Climbing a Ladder of Success to a Biotech Research Career

Feb 27, 2019 2:35 PM ET

For Saira Sakalaš, learning she was selected as an Amgen Scholar last year was the beginning of a new chapter in her life. She says she will never forget the moment she got an email from the Karolinska Institutet in Sweden offering her the fellowship.

“During a break at an event at my university about what new technology can create for society in the future, anyone could have heard a loud scream,” she recalls. “It was me, crying out of happiness after reading that I would be an Amgen Scholar, a title only a few students can get!” That break turned into a celebration, Sakalaš says, as her peers knew how excited she was about participating in the hands-on biotech research program.

Now in her last year of undergraduate studies in molecular and cellular biology at Erasmus University College in Rotterdam, Sakalaš credits the Amgen Scholars Program with helping her decide to pursue graduate work in biomedicine with a goal toward a Ph.D. and then research in the biotech industry. “I have realized that the research life is something that would definitely fulfill me as a person,” she explains. “I want to explore research in industry, an area that was no-go for me just a few months ago.”
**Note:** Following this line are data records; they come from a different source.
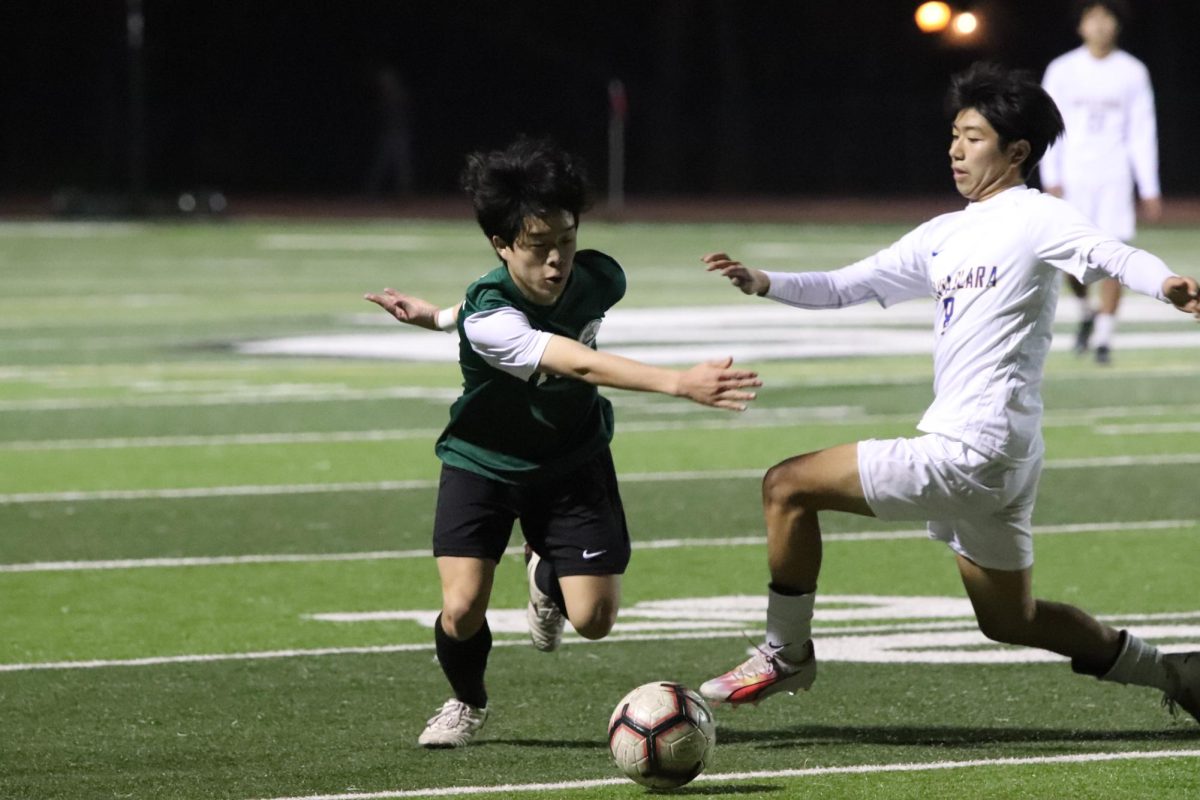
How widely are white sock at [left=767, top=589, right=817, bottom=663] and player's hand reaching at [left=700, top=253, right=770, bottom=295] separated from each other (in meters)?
0.85

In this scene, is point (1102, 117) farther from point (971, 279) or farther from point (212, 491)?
point (971, 279)

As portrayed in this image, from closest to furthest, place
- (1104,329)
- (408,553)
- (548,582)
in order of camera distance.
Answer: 1. (548,582)
2. (408,553)
3. (1104,329)

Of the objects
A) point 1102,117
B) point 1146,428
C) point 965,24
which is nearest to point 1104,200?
point 1102,117

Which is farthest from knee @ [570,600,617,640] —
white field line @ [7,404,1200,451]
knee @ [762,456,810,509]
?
white field line @ [7,404,1200,451]

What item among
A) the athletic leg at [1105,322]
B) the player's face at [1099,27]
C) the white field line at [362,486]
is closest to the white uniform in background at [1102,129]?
the player's face at [1099,27]

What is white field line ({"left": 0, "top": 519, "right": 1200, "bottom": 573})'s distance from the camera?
995cm

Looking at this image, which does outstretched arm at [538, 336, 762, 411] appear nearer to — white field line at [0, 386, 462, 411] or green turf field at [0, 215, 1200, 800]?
green turf field at [0, 215, 1200, 800]

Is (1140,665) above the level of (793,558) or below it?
below

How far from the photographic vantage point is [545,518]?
22.5 ft

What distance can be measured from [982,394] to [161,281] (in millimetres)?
21076

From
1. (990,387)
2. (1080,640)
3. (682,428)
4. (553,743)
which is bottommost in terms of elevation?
(682,428)

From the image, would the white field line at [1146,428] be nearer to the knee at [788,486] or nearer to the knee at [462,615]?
the knee at [788,486]

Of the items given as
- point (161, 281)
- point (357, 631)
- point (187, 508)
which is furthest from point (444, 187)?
point (357, 631)

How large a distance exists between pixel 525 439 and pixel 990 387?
130cm
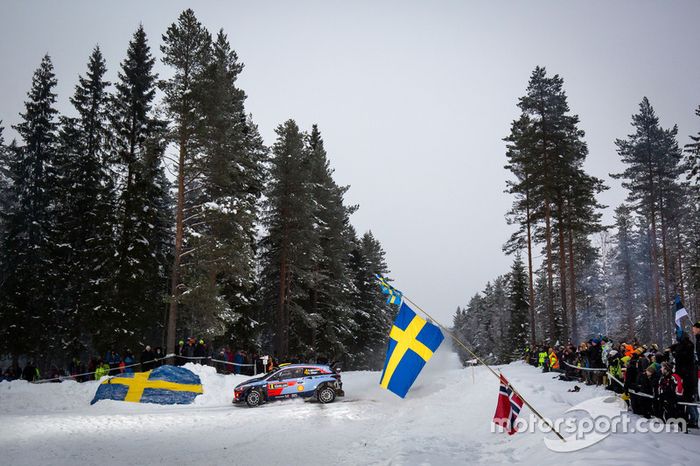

A big part of her change in career goals was the Amgen Scholars Europe symposium at the University of Cambridge. “My first thought when stepping into the garden of the University of Cambridge University was: I really hope that everyone will at least once in their life experience the joy, satisfaction, and happiness I have now,” she says,

In Cambridge, Sakalaš heard from several speakers working in applied research. “The researchers constantly emphasized how failure is an intrinsic part of science and progress, how committing to one field in science is not permanent, and how the scientific path can be flexible and dynamic, including that it is perfectly possible to combine family and the research life in the lab,” she says. “All the ‘taboo’ topics I was fearing about life as a scientist in the future were explained, all the myths debunked.”

Sakalaš points especially to talks from three Amgen Scholars alumni who changed her perspective on biotechnology. “It’s always nice to hear a more relatable story from someone who once went through the same process as you,”she says. “They presented how the Amgen Scholars experience opened the door to biotechnology in their future careers, either in medicine, tissue engineering, cardiology or cognitive science.”

Science has been an important part of Sakalas’ life since her childhood in Bosnia and Herzegovina. “I got a nickname of a ‘blond nerd’ in the elementary school,” she says. “I looked forward to learning new things day by day. Science became something that gave me a sense of security and confidence.”

The opportunities for practical application of science in the region were limited, so her family supported her decision to attend an international high school in Bosnia and Herzegovina, which led to her undergraduate work in Rotterdam. One big difference, Sakalaš says, between attending university in the Netherlands and Sweden compared to in Eastern Europe is the hierarchical structure. “It is impossible to call your professor by her/his first name,  whereas in Rotterdam, not only that we call our head of the department by his nickname, but he is very friendly with us,” she says. “The working environment is much more relaxed.”

Sakalaš is excited to take her passions for science to the next level with a research career. “Science for me is a need to understand ourselves and our environment, a tool to create a better tomorrow and a passion that drives me through my life,” She explains. “And I love every aspect of it, not only the ‘ups’ when you achieve something you like but also the ‘downs’ when you are pushed in the corner of the wall and forced to climb up the ladder of success and prove that you can do it better!”